There's one thing, I always wanted to ask you: the exact reasoning behind the double lifts. They would make perfect sense with a shuffle control, because the selection could be anywhere in the deck. But since the control is a side steal, there should be no real reason to prove that the card is not on top. Another reason that comes to mind would be to cancel out the use of duplicates. Well, then I thought to myself, this is John Carneys handling, and I'm pretty sure he wouldn't do a move for no good reason. So, my question is: do you feel the double lifts are essential to the success of the trick and why? What do I overlook?
Thanks for your time.
Message: Posted by: John Carney (May 14, 2006 11:05AM)
Its a wonderful trick and I use it all the time. The basic routine is Leipzig's, the finish is Mike Skinner's, and I have added touches, mostly to the technique.

As to the double lifts, I guess I had not given it much thought.....perhaps I should. Definitely not "essential", but also not superfluous. I guess when the cards appear, someone's first guess would be that it came from the top or bottom. Wish I could ask Leipzig.

What I have been meaning to address is the side steal to the top. Perhaps it is a wasted step to bring it to the top, then palm it in the next step. Maybe it should be stolen directly from the center. The only problem is turning the deck face up and showing the top and bottom card, maintaining that break and keeping it from being seen.

For now, I'm focused on other stuff, but may come back to this.

best of luck,
Message: Posted by: Uli Weigel (May 14, 2006 12:25PM)
On 2006-05-14 12:05, John Carney wrote:
Definitely not "essential", but also not superfluous.[/quote]

Yeah, this is more or less how I feel about it. With the DL it feels a bit like running when nobody's chasing you, but without the DL, strange to say, there seems to be something missing. So far, my solution to this problem is to show the cards to be all different (to cancel out duplicates) at the beginning. Then I pull out two prominent cards like the black aces or the jokers and put one on top and one on the bottom. The script then goes like "You see, I don't do anything with the deck. Your card is somewhere in the middle between the Ace of Spades on the top and the Ace of Clubs on the bottom. I even put the deck in your own hands" etc. This also cancels out the possibility of a pass (for the wise guys). After the first effect, the selection goes back into the deck, so the aces are on top and bottom again. This way, the cards on top and bottom are not shown to prove something but to provide the spectator a clear picture.
Maybe the best solution is to just do it and forget about all that reasoning...just a joke.
Message: Posted by: John Carney (May 14, 2006 05:36PM)
the problem here is that you make the ace of spades and clubs important, then nothing happens with them.

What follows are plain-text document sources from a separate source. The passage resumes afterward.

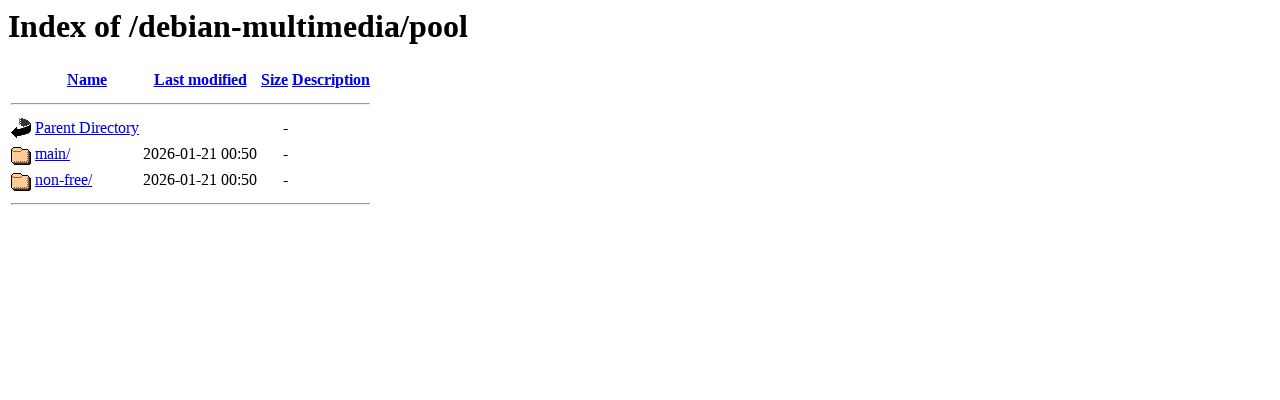

--- FILE ---
content_type: text/html;charset=UTF-8
request_url: https://debian.lth.se/debian-multimedia/pool/?C=M;O=A
body_size: 422
content:
<!DOCTYPE HTML PUBLIC "-//W3C//DTD HTML 3.2 Final//EN">
<html>
 <head>
  <title>Index of /debian-multimedia/pool</title>
 </head>
 <body>
<h1>Index of /debian-multimedia/pool</h1>
  <table>
   <tr><th valign="top"><img src="/icons/blank.gif" alt="[ICO]"></th><th><a href="?C=N;O=A">Name</a></th><th><a href="?C=M;O=D">Last modified</a></th><th><a href="?C=S;O=A">Size</a></th><th><a href="?C=D;O=A">Description</a></th></tr>
   <tr><th colspan="5"><hr></th></tr>
<tr><td valign="top"><img src="/icons/back.gif" alt="[PARENTDIR]"></td><td><a href="/debian-multimedia/">Parent Directory</a></td><td>&nbsp;</td><td align="right">  - </td><td>&nbsp;</td></tr>
<tr><td valign="top"><img src="/icons/folder.gif" alt="[DIR]"></td><td><a href="main/">main/</a></td><td align="right">2026-01-21 00:50  </td><td align="right">  - </td><td>&nbsp;</td></tr>
<tr><td valign="top"><img src="/icons/folder.gif" alt="[DIR]"></td><td><a href="non-free/">non-free/</a></td><td align="right">2026-01-21 00:50  </td><td align="right">  - </td><td>&nbsp;</td></tr>
   <tr><th colspan="5"><hr></th></tr>
</table>
</body></html>
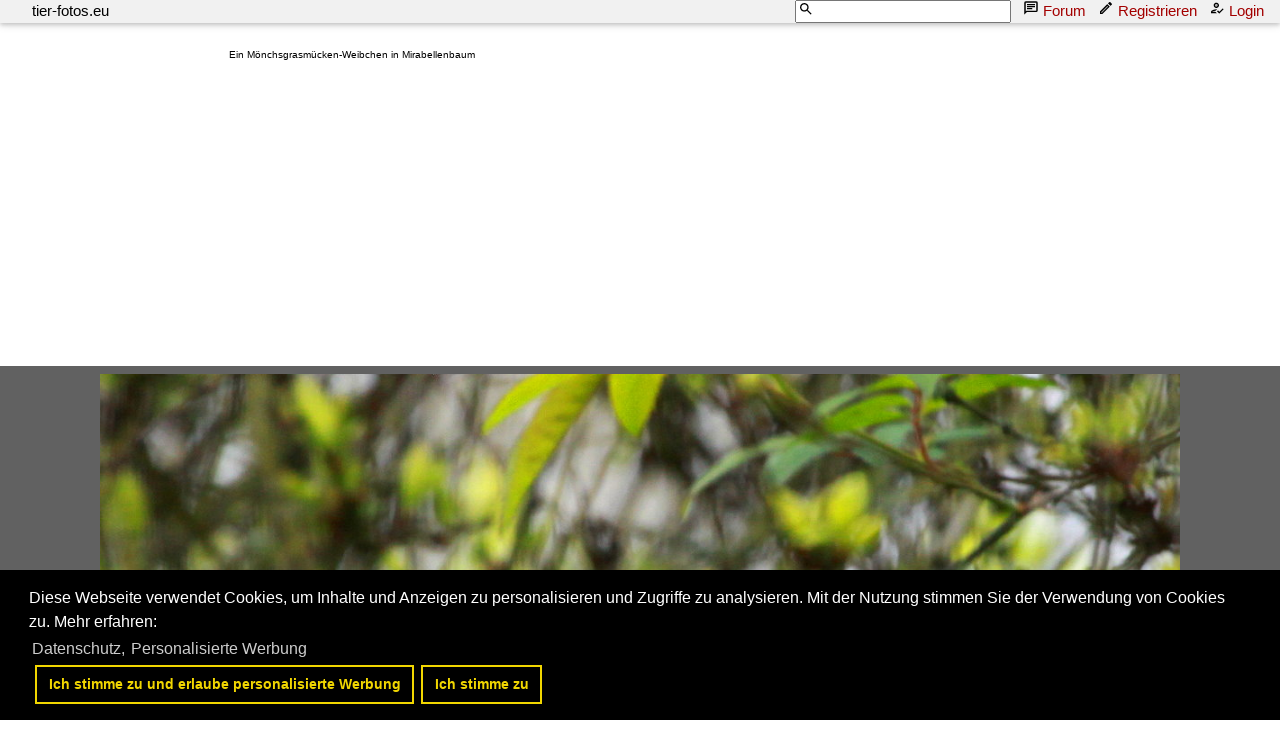

--- FILE ---
content_type: text/html; charset=utf-8
request_url: https://www.google.com/recaptcha/api2/aframe
body_size: 267
content:
<!DOCTYPE HTML><html><head><meta http-equiv="content-type" content="text/html; charset=UTF-8"></head><body><script nonce="IHfeR6e9H4VpG2CF_tCSag">/** Anti-fraud and anti-abuse applications only. See google.com/recaptcha */ try{var clients={'sodar':'https://pagead2.googlesyndication.com/pagead/sodar?'};window.addEventListener("message",function(a){try{if(a.source===window.parent){var b=JSON.parse(a.data);var c=clients[b['id']];if(c){var d=document.createElement('img');d.src=c+b['params']+'&rc='+(localStorage.getItem("rc::a")?sessionStorage.getItem("rc::b"):"");window.document.body.appendChild(d);sessionStorage.setItem("rc::e",parseInt(sessionStorage.getItem("rc::e")||0)+1);localStorage.setItem("rc::h",'1769784423295');}}}catch(b){}});window.parent.postMessage("_grecaptcha_ready", "*");}catch(b){}</script></body></html>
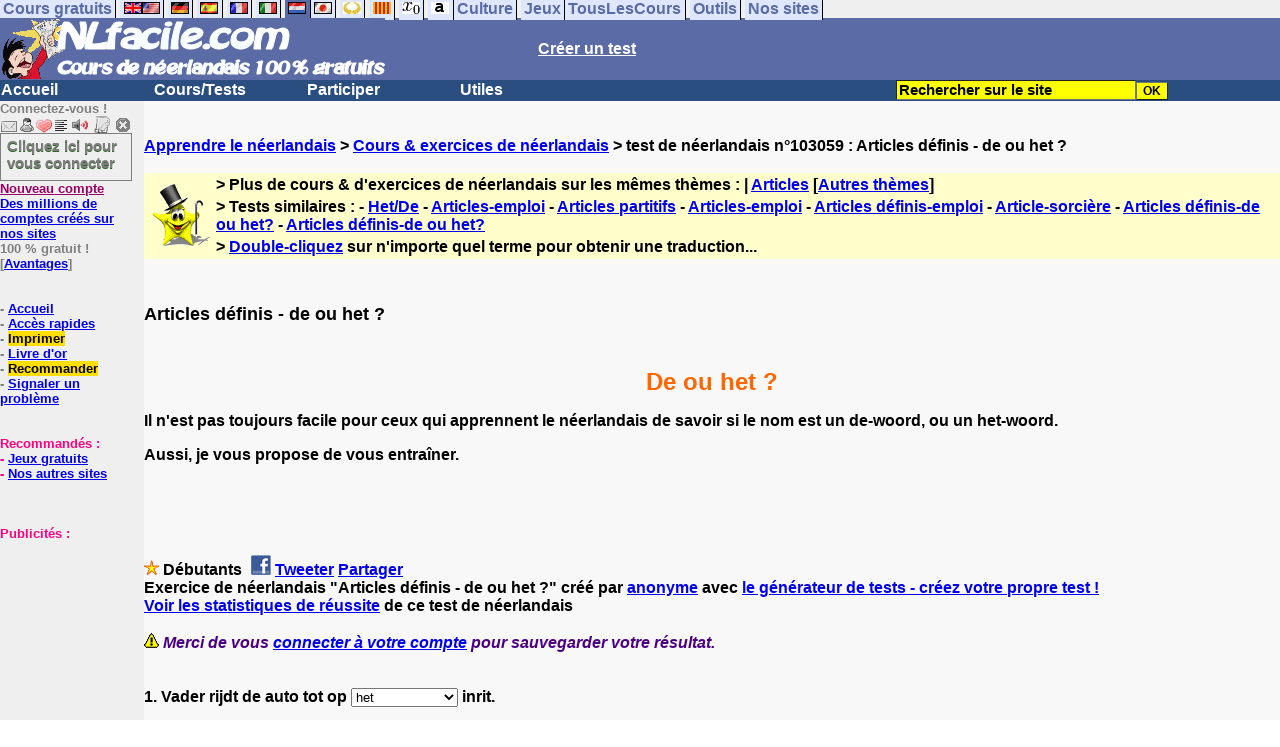

--- FILE ---
content_type: text/html; charset=utf-8
request_url: https://www.google.com/recaptcha/api2/aframe
body_size: 225
content:
<!DOCTYPE HTML><html><head><meta http-equiv="content-type" content="text/html; charset=UTF-8"></head><body><script nonce="C2AY2CfwdGmqEsTBWQexuQ">/** Anti-fraud and anti-abuse applications only. See google.com/recaptcha */ try{var clients={'sodar':'https://pagead2.googlesyndication.com/pagead/sodar?'};window.addEventListener("message",function(a){try{if(a.source===window.parent){var b=JSON.parse(a.data);var c=clients[b['id']];if(c){var d=document.createElement('img');d.src=c+b['params']+'&rc='+(localStorage.getItem("rc::a")?sessionStorage.getItem("rc::b"):"");window.document.body.appendChild(d);sessionStorage.setItem("rc::e",parseInt(sessionStorage.getItem("rc::e")||0)+1);localStorage.setItem("rc::h",'1769062358602');}}}catch(b){}});window.parent.postMessage("_grecaptcha_ready", "*");}catch(b){}</script></body></html>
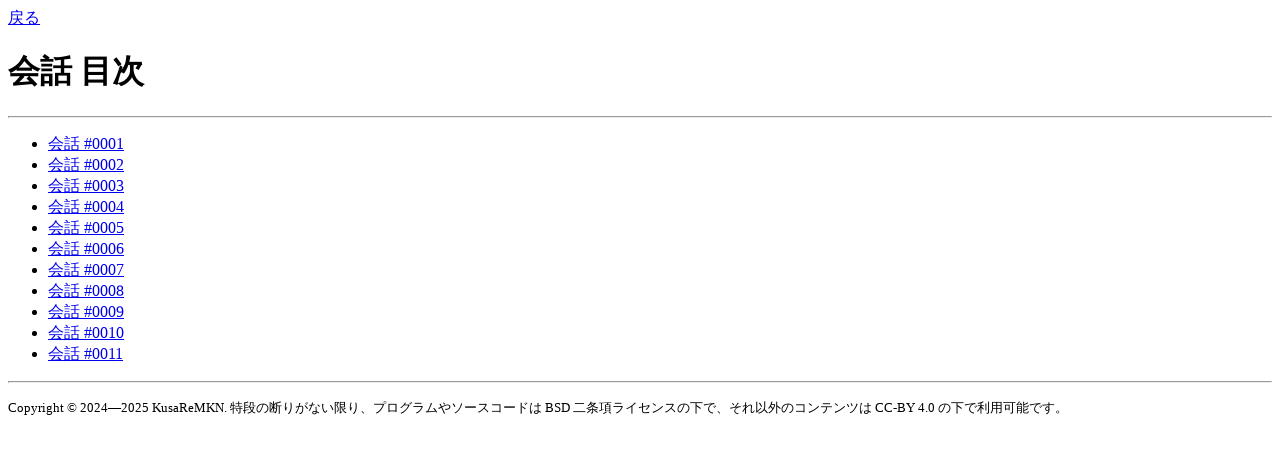

--- FILE ---
content_type: text/html
request_url: https://www.soine.site/~mkn/kaiwa/
body_size: 728
content:
<!DOCTYPE HTML PUBLIC "-//W3C//DTD HTML 3.2 Final//EN">
<HTML>
<HEAD>
<META http-equiv="Content-Type" content="text/html; charset=EUC-JP">
<META name="viewport" content="width=device-width, initial-scale=1.0">
<META name="author" content="KusaReMKN">
<TITLE>会話 目次</TITLE>
<LINK rel="shortcut icon" href="/~mkn/favicon.ico">
<LINK rel="top" href="/~mkn/">
</HEAD>
<BODY>
<DIV>
<A href="../">戻る</A>
</DIV>
<H1>会話 目次</H1>
<HR>
<UL>
<LI>
<A href="./0001.html">会話 #0001</A>
<LI>
<A href="./0002.html">会話 #0002</A>
<LI>
<A href="./0003.html">会話 #0003</A>
<LI>
<A href="./0004.html">会話 #0004</A>
<LI>
<A href="./0005.html">会話 #0005</A>
<LI>
<A href="./0006.html">会話 #0006</A>
<LI>
<A href="./0007.html">会話 #0007</A>
<LI>
<A href="./0008.html">会話 #0008</A>
<LI>
<A href="./0009.html">会話 #0009</A>
<LI>
<A href="./0010.html">会話 #0010</A>
<LI>
<A href="./0011.html">会話 #0011</A>
</UL>
<HR>
<P>
<SMALL>
Copyright &copy; 2024&mdash;2025 KusaReMKN.
特段の断りがない限り、プログラムやソースコードは BSD 二条項ライセンスの下で、それ以外のコンテンツは CC-BY 4.0 の下で利用可能です。
</SMALL>
<script defer src="https://static.cloudflareinsights.com/beacon.min.js/vcd15cbe7772f49c399c6a5babf22c1241717689176015" integrity="sha512-ZpsOmlRQV6y907TI0dKBHq9Md29nnaEIPlkf84rnaERnq6zvWvPUqr2ft8M1aS28oN72PdrCzSjY4U6VaAw1EQ==" data-cf-beacon='{"version":"2024.11.0","token":"1f4e38082c41444b8213b41abdada60d","r":1,"server_timing":{"name":{"cfCacheStatus":true,"cfEdge":true,"cfExtPri":true,"cfL4":true,"cfOrigin":true,"cfSpeedBrain":true},"location_startswith":null}}' crossorigin="anonymous"></script>
</BODY>
<!-- ex: set wrap tw=0 : -->
</HTML>
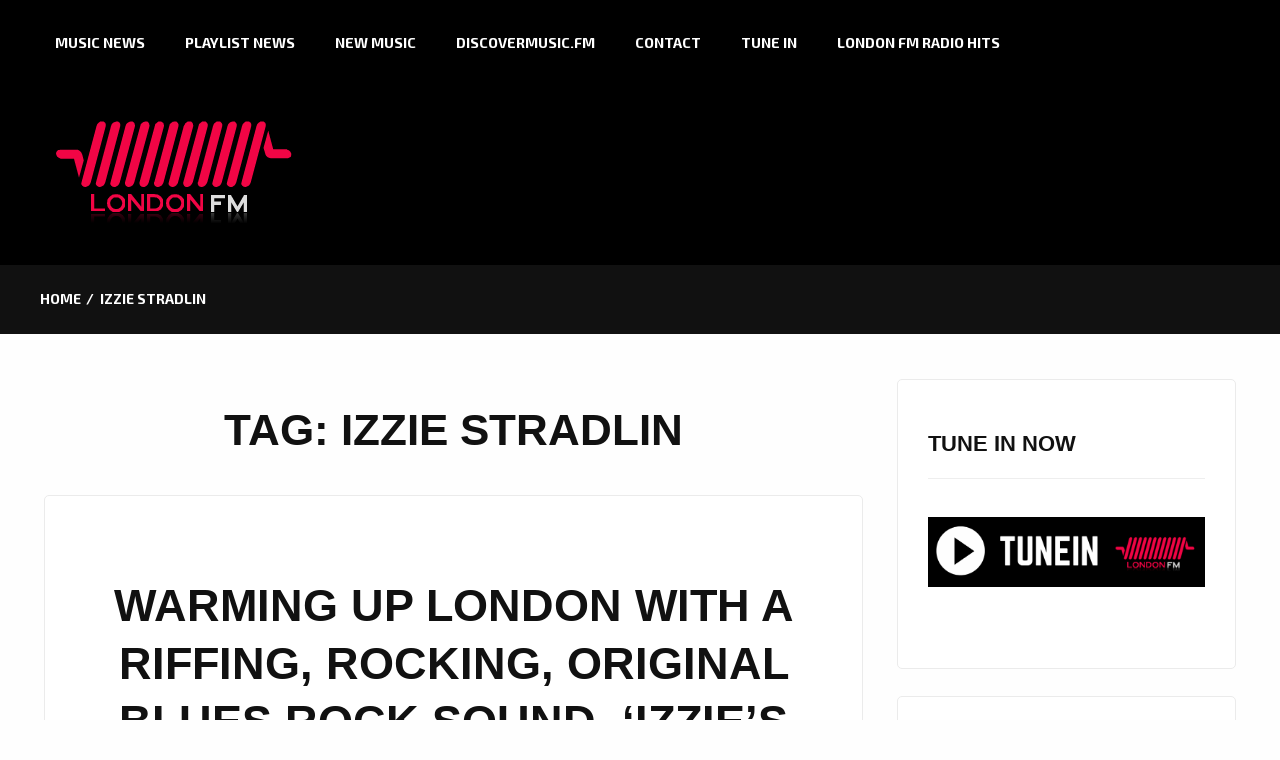

--- FILE ---
content_type: text/javascript
request_url: https://londonfm.digital/wp-content/themes/aeonaccess/js/sticky-sidebar.js?ver=20151215
body_size: 499
content:
/**
 * File aeonaccess.
 * @package   AeonAccess
 * @author    AeonWP <info@aeonwp.com>
 * @copyright Copyright (c) 2020, AeonWP
 * @link      https://aeonwp.com/aeonaccess
 * @license   http://www.gnu.org/licenses/gpl-2.0.html
*/
	jQuery(document).ready(function() {

		//sticky sidebar
		var at_body = jQuery("body");
		var at_window = jQuery(window);

	   if(at_body.hasClass('pt-sticky-sidebar')){
				if(at_body.hasClass('right-sidebar')){
					jQuery('.secondary, #primary').theiaStickySidebar();
				}
				else{
					jQuery('.secondary, #primary').theiaStickySidebar();
				}
			}

});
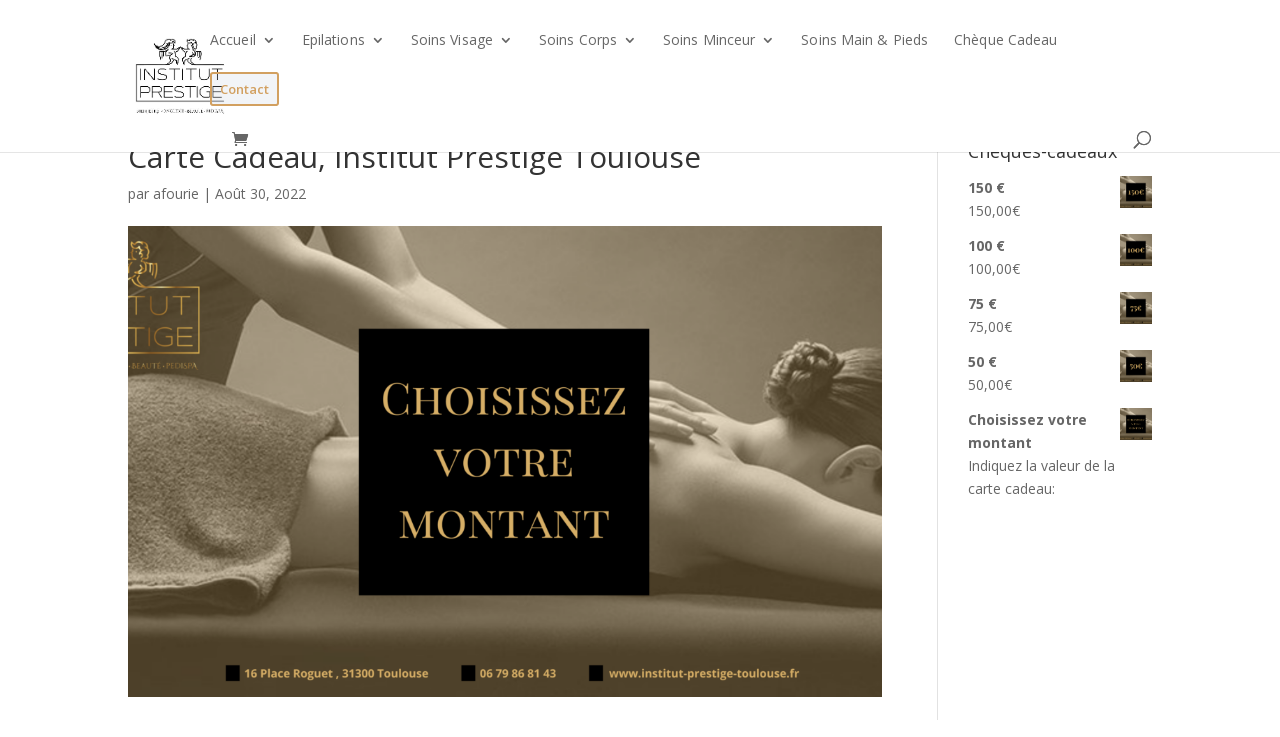

--- FILE ---
content_type: text/css
request_url: https://institut-prestige-toulouse.fr/wp-content/uploads/wtfdivi/wp_head.css?ver=1617880518
body_size: 6
content:
.et_header_style_centered .mobile_nav,.et_header_style_split .mobile_nav{background-color:#d19f65 !important}

--- FILE ---
content_type: text/css
request_url: https://institut-prestige-toulouse.fr/wp-content/themes/agence-soco/style.css?ver=4.26.0
body_size: 200
content:
/*--------------------------------------------------------------------------------- Theme Name:   Agence SOCO Theme URI:    https://www.agencesoco.com Description:  Site Web réalisé par l'Agence SOCO, une agence de design Web basée à Mâcon 71000. Author:       Ané Fourie, Agence SOCO Author URI:   https://www.agencesoco.com Template:     Divi Version:      1.0.0 License:      GNU General Public License v2 or later License URI:  http://www.gnu.org/licenses/gpl-2.0.html------------------------------ ADDITIONAL CSS HERE ------------------------------*/

--- FILE ---
content_type: application/javascript
request_url: https://institut-prestige-toulouse.fr/wp-content/uploads/wtfdivi/wp_footer.js?ver=1617880518
body_size: 32
content:
jQuery(function($){$('.logo_container a').attr('href','https://institut-prestige-toulouse.fr/');$('.et_extra a.logo').attr('href','https://institut-prestige-toulouse.fr/');});jQuery(function($){});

Perhaps the double lift simply eliminates one possibility and gives the trick the proper "beats". It is not unreasonable for someone to think it might be on top. It is not only possible, it is a fact.

Perhaps if you saw how I throw away the double lift, you might realize how little emphasis is place on this moment.......I do it very matter of fact....it is shown and replaced in one second......no flipping it over on top of the deck or any gymnastic twisting kind of double lift.........

best of luck,
Message: Posted by: JimMaloney (May 14, 2006 07:33PM)
Leipzig's Opener is an effect that I've put a lot of thought into. Partially because I'm working on a book about Leipzig and partially because the effect just intrigues me.

When Leipzig did it, after the card was selected, he would use a shuffle to control it to the top. This set up the necessary doubt as to the location of the card. This gave a logical reason to show the top and bottom cards (i.e., to allay the spectators' spoken or unspoken suspicions). It also cancelled out the idea that the card was in an easily accessible location, which is important for the surprise appearance of the card a few moments later. I believe that the purpose of the whole sequence is to 1. raise suspicions, then 2. show those suspicions to be incorrect while at the same time, 3. removing one avenue of explanation. This helped to keep the audience engaged and on their toes during the "exposition" portion of the effect.